February 17, 2017
Is the media really more divided than ever?
by Kait Howard
One positive aspect of the fallout from the election, if there can be said to be any, is that the liberal media that was so sure of a Clinton victory seems to be stepping back to analyze itself.
On Tuesday, for example, the New York Times’ Sydney Ember took the coverage of Michael T. Flynn’s resignation as national security adviser as an opportunity to compare the vastly different approaches of left- and right-wing media, the former “centered on what Mr. Flynn had done that led to his resignation,” and the latter “on the leaks from Washington that had put pressure on Mr. Flynn to step aside.”
Ember then proceeds to break down, in varying degrees of detail, the approach taken by right-leaning organizations such as Fox News and the intellectually dubious Breitbart News, compared to the left-leaning organizations that have been credited, in the liberal Twitter-sphere, for aggressive reporting that led to Flynn’s resignation. What’s interesting about this exercise, she writes, is not that it reveals divisions between the left and right, but that “the rift between the mainstream media and more partisan news organizations has grown starker in the nearly four weeks since Mr. Trump took office, reflecting a widening political and ideological rift.”

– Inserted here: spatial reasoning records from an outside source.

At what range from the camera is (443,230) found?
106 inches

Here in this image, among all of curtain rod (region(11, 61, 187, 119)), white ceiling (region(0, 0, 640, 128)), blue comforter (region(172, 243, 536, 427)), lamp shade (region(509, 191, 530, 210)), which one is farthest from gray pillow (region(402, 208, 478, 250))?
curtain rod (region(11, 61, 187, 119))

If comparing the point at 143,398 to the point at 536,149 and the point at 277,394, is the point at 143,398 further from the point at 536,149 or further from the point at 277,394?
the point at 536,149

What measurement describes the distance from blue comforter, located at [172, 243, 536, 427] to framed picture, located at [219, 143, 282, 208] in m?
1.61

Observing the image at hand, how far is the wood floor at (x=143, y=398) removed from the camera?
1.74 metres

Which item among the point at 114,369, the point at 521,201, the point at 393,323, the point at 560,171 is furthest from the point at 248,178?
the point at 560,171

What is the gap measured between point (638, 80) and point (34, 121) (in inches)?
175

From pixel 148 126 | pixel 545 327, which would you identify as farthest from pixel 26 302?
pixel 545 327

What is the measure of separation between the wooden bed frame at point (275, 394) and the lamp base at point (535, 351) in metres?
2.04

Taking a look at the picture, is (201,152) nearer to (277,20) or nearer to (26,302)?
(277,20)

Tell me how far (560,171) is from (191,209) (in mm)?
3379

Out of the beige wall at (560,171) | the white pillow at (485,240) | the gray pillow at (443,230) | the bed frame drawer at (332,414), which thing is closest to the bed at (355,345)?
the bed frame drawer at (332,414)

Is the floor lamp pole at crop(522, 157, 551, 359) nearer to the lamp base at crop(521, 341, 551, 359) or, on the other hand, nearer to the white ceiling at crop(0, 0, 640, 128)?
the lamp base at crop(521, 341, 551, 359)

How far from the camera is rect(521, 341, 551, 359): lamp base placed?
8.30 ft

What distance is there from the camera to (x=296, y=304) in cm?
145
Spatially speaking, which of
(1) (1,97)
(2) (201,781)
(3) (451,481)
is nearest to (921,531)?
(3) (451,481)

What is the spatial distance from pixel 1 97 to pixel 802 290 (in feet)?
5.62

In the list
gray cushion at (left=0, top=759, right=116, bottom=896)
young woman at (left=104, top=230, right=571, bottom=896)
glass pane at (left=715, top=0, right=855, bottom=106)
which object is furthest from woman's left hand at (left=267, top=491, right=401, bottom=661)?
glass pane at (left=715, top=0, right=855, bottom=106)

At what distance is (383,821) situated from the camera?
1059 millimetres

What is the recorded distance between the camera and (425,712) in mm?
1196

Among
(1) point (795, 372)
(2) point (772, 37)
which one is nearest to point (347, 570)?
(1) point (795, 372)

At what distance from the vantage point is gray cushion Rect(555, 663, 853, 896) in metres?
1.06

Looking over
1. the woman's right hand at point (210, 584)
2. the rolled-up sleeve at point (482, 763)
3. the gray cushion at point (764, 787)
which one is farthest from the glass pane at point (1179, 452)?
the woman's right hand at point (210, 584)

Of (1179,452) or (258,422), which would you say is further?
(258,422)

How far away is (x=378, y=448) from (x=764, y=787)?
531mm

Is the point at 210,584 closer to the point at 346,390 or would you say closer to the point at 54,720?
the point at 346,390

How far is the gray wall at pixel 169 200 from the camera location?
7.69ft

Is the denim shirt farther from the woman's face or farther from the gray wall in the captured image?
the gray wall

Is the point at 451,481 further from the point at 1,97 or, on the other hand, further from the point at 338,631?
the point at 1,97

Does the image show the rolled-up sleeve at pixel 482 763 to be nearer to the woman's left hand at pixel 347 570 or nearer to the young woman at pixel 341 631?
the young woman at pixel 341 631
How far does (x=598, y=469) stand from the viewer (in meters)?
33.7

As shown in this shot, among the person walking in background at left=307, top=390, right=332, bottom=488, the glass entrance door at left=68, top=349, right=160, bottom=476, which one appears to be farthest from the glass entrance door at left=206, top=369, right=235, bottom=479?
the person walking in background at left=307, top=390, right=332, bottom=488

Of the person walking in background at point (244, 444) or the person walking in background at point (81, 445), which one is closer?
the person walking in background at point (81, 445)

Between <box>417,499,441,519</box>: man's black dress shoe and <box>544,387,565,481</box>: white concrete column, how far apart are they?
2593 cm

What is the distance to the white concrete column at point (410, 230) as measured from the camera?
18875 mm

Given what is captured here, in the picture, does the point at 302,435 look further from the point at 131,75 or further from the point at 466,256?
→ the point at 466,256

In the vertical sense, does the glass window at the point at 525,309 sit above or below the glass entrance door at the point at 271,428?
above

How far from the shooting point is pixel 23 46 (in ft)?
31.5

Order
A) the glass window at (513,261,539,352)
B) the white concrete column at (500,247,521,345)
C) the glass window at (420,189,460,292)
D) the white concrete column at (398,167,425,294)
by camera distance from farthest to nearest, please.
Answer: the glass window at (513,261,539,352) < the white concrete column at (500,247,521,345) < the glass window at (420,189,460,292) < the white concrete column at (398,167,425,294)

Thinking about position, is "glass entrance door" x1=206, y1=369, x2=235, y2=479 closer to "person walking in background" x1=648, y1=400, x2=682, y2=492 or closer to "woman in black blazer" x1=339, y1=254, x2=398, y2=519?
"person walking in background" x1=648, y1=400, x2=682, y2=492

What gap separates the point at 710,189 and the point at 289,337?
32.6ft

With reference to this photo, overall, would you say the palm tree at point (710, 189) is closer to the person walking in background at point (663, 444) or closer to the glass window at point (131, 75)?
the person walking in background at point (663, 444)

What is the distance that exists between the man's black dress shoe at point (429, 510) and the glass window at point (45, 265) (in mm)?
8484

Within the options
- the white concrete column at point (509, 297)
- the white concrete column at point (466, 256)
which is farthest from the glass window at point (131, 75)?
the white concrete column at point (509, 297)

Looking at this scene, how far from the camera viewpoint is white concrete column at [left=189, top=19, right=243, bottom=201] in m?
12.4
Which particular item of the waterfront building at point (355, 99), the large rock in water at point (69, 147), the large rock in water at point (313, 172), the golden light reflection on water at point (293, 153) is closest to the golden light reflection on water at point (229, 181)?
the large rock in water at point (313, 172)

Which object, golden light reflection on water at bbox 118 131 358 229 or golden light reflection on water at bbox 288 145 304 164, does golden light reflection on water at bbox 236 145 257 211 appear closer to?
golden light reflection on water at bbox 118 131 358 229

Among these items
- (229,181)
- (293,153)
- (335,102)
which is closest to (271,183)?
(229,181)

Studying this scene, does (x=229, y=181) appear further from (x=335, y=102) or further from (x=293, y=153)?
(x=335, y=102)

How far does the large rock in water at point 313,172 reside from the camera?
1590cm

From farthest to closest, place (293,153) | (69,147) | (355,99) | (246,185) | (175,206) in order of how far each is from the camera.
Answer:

The growing division means that some readers are getting their news through an ever-narrowing prism. Americans who get their information predominantly from Breitbart News, a right-wing news and opinion site, for instance, or from the conservative Fox News are getting a very different version of the news from Americans who read The Washington Post or watch CNN.
But is that really true? Did Fox take a more moderate approach during the campaign and then suddenly swerve off to the right?
Or could it be that those on the left are only just beginning to pay attention? It’s certainly heartening to see the Times taking a close look at the way the Flynn debacle was covered across the spectrum—even if that means taking the opinion pieces that Breitbart peddles as news seriously—but it also makes them look suspiciously ignorant of the narratives that thrive, and have thrived for some time, outside the so-called mainstream.
Kait Howard is a publicist at Melville House.